3. In the above step (III), When mixing the oil phase, which is at a higher temperature than the aqueous phase, with the aqueous phase, the temperature of the oil phase at the time of mixing is 50°C or higher. When the oil phase and the aqueous phase are mixed at the same temperature of 75°C or lower, the temperatures of the oil phase and the aqueous phase during mixing are the same, between 50°C and 75°C. A method for producing the emulsified composition according to claim 1 or 2.

4. Step (IV) is performed immediately after step (III), or when the temperature of the emulsion obtained in step (III) is 75°C or lower. A method for producing the emulsified composition according to claim 1 or 2.

5. In step (III) above, when mixing an oil phase with a water phase that is at a higher temperature than the water phase, the temperature difference between the temperature of the oil phase and the temperature of the water phase is 5°C or more.
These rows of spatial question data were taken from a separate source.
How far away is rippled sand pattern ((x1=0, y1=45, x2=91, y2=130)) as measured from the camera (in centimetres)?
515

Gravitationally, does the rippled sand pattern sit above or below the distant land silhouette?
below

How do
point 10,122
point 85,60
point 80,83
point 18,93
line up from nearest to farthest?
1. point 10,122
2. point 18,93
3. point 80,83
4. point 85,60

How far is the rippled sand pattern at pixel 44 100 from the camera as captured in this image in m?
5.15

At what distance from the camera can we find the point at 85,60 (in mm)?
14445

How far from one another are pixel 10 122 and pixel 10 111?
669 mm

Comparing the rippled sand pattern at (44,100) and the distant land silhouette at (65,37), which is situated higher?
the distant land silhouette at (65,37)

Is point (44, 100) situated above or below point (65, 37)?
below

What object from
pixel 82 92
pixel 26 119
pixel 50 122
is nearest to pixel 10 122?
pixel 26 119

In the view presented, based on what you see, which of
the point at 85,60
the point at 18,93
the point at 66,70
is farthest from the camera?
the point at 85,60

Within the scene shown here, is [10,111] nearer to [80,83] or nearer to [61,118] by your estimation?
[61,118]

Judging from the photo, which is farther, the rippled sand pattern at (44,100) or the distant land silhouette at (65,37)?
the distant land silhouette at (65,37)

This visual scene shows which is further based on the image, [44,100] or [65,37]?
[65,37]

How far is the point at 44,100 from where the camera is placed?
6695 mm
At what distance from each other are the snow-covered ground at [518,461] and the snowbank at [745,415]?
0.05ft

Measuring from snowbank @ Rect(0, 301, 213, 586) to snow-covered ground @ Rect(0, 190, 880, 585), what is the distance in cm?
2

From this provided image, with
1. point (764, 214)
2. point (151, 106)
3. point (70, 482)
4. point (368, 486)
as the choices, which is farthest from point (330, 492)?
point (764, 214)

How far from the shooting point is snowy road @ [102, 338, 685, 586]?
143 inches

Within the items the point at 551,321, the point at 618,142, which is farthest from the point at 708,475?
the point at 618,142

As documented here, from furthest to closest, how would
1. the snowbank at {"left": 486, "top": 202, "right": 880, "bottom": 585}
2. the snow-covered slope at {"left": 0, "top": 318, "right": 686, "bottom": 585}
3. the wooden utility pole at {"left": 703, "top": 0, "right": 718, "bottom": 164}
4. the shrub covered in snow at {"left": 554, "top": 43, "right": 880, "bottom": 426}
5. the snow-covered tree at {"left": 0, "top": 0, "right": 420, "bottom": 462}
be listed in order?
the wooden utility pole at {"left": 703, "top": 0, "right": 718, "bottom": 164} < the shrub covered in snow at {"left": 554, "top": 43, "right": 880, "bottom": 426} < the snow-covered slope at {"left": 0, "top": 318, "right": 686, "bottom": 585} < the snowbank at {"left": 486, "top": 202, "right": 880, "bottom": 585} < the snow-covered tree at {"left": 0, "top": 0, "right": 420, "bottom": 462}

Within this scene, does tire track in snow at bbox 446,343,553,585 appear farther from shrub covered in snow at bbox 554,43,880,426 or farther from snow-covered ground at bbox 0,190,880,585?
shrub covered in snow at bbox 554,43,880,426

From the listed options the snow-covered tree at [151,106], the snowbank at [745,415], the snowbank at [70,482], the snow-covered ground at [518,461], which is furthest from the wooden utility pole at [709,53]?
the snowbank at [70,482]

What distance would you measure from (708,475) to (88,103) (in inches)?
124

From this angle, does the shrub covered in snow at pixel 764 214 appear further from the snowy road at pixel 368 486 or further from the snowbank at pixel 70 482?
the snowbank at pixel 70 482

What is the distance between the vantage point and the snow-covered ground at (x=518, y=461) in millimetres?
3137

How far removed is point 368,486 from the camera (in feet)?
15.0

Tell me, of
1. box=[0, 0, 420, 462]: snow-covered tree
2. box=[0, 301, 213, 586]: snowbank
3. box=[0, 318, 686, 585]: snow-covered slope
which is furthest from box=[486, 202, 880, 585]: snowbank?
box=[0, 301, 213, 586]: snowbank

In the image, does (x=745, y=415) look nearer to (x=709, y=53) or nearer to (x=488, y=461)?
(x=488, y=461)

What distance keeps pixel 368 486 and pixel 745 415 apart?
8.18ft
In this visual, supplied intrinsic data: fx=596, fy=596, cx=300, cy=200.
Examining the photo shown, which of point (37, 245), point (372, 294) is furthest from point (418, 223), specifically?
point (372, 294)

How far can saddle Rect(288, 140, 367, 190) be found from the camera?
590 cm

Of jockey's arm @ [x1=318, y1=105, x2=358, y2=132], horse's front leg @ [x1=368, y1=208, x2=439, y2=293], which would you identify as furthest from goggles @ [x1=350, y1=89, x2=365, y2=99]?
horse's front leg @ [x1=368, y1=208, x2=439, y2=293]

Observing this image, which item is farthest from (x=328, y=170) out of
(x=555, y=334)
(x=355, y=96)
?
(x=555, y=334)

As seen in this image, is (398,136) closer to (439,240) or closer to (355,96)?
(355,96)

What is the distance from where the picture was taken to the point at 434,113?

A method for producing the emulsified composition according to claim 1 or 2.

6. The aforementioned component (D) is one or more selected from the group consisting of amphoteric surfactants and cationic surfactants. A method for producing the emulsified composition according to claim 2.

7. The proportion of component (D) to the emulsified composition is 0.02% by mass or more. A method for producing the emulsified composition according to claim 1 or 2.